▶ Problem 1
From the revolver thread below, extract the passage starting with "## undrgrnd (Jul" and going on through "to learn, sigh.".
▶ Problem 2
Translate this sentence from the revolver thread below into Spanish: "High use with hot loads will eventually cause some problems."

▶ Source
Start

# What FRAME Does It Have?



## Big_Guns (Feb 27, 2009)

Ok, new to this, so forgive a newbie. I wanted a gun, so I bought a lovely Smith & Wesson .357, Model 19-4, with 4” barrel.

I want my wife to buy me a Safepacker for my birthday, but in order to do that she needs to know what FRAME my gun has. I have the manual, but it does not say, at least not that I can find.

So anybody know the FRAME SIZE on this gun?

Thanks.


----------



## Ptarmigan (Jul 4, 2008)

The model 19 is a K frame. The model 19 is an awesome gun, and one of my favorite revolvers.


----------



## Big_Guns (Feb 27, 2009)

Thanks for the help. It is my first handgun, and I'm enjoying it a lot.


----------



## undrgrnd (Jul 10, 2008)

hey glad you got your answer but you may want to remove the serial number from your post.


----------



## Big_Guns (Feb 27, 2009)

Why remove the serial number?

Looks like another thing I need to learn, sigh.


----------



## hberttmank (May 5, 2006)

Congratulations the 19 is one of the best revolvers ever made.


----------



## Oldman (Apr 16, 2009)

*Mod 19*

I agree the 19 is a really nice gun and I own two of them.

However it is not a heavy duty gun. While it will fire as many rounds as the average shooter will go through, it is still a light frame. High use with hot loads will eventually cause some problems.

That said, I love the S&W lineup and particualrly fond of the .357. I carry in my work and do not feel outgunned since I have six rounds readily available.

Yes, I have several semi autos as well in various calibers but just love the S&W .357 revolvers.


----------

End

▶ Dataset content
Start

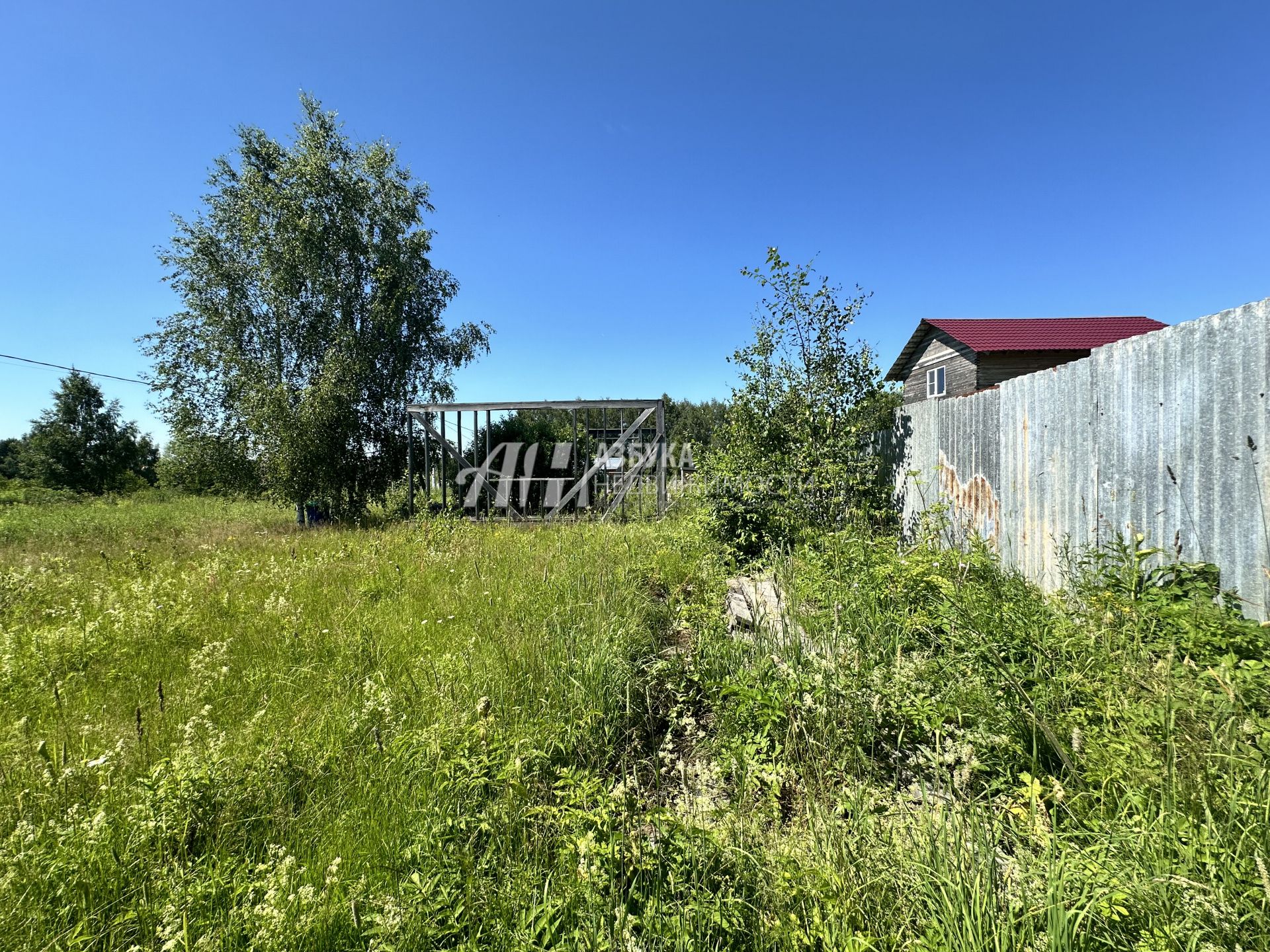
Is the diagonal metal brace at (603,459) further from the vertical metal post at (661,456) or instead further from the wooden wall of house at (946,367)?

End

▶ Expected output 1
## undrgrnd (Jul 10, 2008)

hey glad you got your answer but you may want to remove the serial number from your post.


----------



## Big_Guns (Feb 27, 2009)

Why remove the serial number?

Looks like another thing I need to learn, sigh.

▶ Expected output 2
El uso intensivo con cargas potentes terminará causando algunos problemas.